Page two of my mini series on BoxPlots

 

Page three of my mini series on BoxPlots Excel 2007 Version

The mean and standard deviation of grouped data

 

The Normal Distribution Page

 

Areas in the tail of the normal distribution table

 

The Business Section

 

 

Box and Whisker Diagrams:

The Microsoft Excel 2003 Solution

 

Introduction

 

See also pages two and three in this series for more up to date versions of this page: look at the menu on the left. The updated versions are also explained in fulll in Chapter Seven of my Excel Book: The Excel Project ...

 

Kindle Version

Paperback Version

 

This page takes us a stage further down the road of analysing the dispersion or variability of data sets. When we discussed the standard deviation, we worked with various data sets and found that some of them contained disperse data and others were hardly disperse at all.

 

We used the standard deviation as a measure that allowed us to compare data sets and say that if one data set had a standard deviation of, say, 3 and the other data set had a standard deviation of, say, 1.2, then we could conclude that the first data set was more disperse than the second data set.

 

The problem with the standard deviation, however, is that many people find it an abstract idea and because of that they find it difficult both to calculate and interpret. This page concerns box and whisker diagrams that are not only relatively straightforward to interpret but they are visually representations of the dispersion of data sets so that drawing them and applying them is not such an abstract process.

 

In order to make this series of pages as complete as possible, we have included coefficient of variation values for all of the examples we use here: we discussed this value when we looked at the means and standard deviations of grouped data.

 

A box and whisker diagram, or boxplot, provides a graphical summary of a set of data based on the quartiles of that data set: quartiles are used to split the data into four groups, each containing 25% of the measurements. We use the terms box and whisker and boxplots interchangeably.

 

The ‘box’, or rectangle, we can see in the diagram below contains 50% of the data, and the extremes of that box are the Q1 and Q3 quartiles: the median value of the data set is the Q2, second quartile, value. Each ‘whisker’ represents 25% of the data and the extremities of these whiskers are the minimum and maximum values of the data.

 

 

Quartiles are defined as being the 25th, 50th and 75th percentiles that contain 25%, 50% and 75% of the data of a data set respectively. More formally, for a percentile:

 

Let x1, x2, … xn be a set of n measurements … arranged in increasing (or decreasing) order. The pth percentile is a number x such that p% of the measurements fall below the pth percentile and (100 - p)% fall above it.

McClave and Benson p84

Following an email discussion with Sajjad, here is a little more discussion on Quartiles and their derivation:

The solution to your problem has, unfortunately, several answers. Let me give you just two, though, and mention a third.

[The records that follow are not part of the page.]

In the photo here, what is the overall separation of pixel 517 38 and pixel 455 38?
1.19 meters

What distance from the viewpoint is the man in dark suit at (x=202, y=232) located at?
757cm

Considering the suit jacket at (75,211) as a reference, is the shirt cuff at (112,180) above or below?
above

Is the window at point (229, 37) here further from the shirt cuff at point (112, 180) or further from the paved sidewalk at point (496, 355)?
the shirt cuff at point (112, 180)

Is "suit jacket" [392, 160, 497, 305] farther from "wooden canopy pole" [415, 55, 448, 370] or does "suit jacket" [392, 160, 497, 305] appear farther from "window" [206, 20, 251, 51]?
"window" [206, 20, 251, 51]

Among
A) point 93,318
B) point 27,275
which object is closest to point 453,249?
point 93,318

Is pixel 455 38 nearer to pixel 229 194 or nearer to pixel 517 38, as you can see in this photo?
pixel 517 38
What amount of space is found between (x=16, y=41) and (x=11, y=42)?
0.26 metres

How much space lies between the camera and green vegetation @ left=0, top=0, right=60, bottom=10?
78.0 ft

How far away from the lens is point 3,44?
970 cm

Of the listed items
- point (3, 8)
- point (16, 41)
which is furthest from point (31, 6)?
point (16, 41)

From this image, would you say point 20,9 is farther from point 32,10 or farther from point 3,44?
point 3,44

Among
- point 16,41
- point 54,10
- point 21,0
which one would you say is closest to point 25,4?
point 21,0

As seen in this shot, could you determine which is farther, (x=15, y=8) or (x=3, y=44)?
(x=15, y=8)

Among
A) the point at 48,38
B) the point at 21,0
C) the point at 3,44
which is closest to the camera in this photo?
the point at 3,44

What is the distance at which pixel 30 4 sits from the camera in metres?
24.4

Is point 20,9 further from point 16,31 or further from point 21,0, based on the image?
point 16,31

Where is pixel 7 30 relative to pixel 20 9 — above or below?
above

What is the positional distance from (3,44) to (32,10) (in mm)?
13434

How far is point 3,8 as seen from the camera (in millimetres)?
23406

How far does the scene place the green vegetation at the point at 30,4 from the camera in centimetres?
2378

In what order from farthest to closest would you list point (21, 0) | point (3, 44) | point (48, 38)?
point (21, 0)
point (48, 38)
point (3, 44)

1 I used MS Excel's in built QUARTILE function to find the values for me:

=QUARTILE(ARRAY,QUART)

Meaning to find the lower (25%) quartile of a data set, select the entire range of the data set that has been put into a spreadsheet in ascending order and then tell Excel to find the Q1, the lower quartile.

In your case, I entered all of your data starting in cell A1 so my quartile functions for Set 1 are:

=QUARTILE(ARRAY,QUART)
=QUARTILE(A2:A11,1) = 14.75
=QUARTILE(A2:A11,3) = 30.50

Exactly as you found and note that the QUARTILE function has been part of Excel since at least Excel XP but i can't guarantee that it was included in earlier versions.

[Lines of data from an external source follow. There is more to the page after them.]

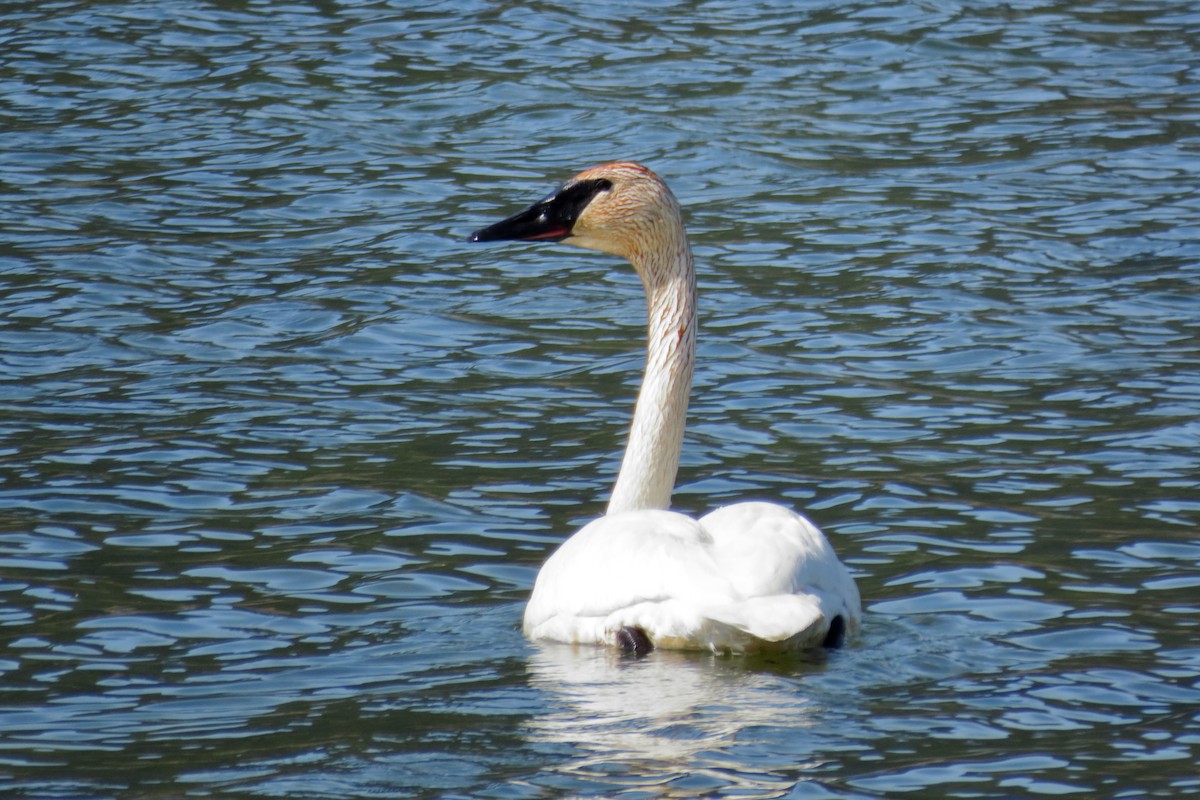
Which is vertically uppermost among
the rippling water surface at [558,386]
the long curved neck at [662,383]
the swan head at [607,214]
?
the swan head at [607,214]

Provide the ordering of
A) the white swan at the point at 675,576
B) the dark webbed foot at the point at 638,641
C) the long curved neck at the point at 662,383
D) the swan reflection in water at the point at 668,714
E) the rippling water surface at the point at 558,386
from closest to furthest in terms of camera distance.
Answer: the swan reflection in water at the point at 668,714 < the rippling water surface at the point at 558,386 < the white swan at the point at 675,576 < the dark webbed foot at the point at 638,641 < the long curved neck at the point at 662,383

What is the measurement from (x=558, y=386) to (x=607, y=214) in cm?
251

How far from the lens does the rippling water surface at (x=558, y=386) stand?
217 inches

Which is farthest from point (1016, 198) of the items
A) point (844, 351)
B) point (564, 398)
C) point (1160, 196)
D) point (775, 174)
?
point (564, 398)

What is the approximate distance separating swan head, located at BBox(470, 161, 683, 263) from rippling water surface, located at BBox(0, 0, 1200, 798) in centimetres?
118

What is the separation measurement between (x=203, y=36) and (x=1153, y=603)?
11.8 metres

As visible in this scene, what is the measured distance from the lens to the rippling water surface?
552 centimetres

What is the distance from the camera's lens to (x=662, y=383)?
24.1 feet

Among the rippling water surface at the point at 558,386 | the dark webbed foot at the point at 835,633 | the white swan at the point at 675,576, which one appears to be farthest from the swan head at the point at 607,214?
the dark webbed foot at the point at 835,633

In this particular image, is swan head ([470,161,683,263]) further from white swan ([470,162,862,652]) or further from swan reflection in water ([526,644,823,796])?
swan reflection in water ([526,644,823,796])

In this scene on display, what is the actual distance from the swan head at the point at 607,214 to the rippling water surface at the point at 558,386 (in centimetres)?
118

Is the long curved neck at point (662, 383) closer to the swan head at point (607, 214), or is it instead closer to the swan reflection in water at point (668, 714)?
the swan head at point (607, 214)

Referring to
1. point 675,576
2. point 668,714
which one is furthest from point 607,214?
point 668,714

2 Defining the lower quartile as the median of lower half of a data set, I used MS Excel as follows for your Set 1 data:

=MEDIAN(A2:A6) = 13
=MEDIAN(A7:A11) = 31

Try these calculations for yourself for your set 2 data Sajjad.

A third method is to include the median of the entire data set in the Q1 and Q3 calculations if the total number of data points is an odd number; and you can read about that here:

An explanation from Dr Math
An explanation from The Shodor Education Foundation

I know it's still a bit complicated and unclear but that's statisticians for you. Let me know if I can help any more.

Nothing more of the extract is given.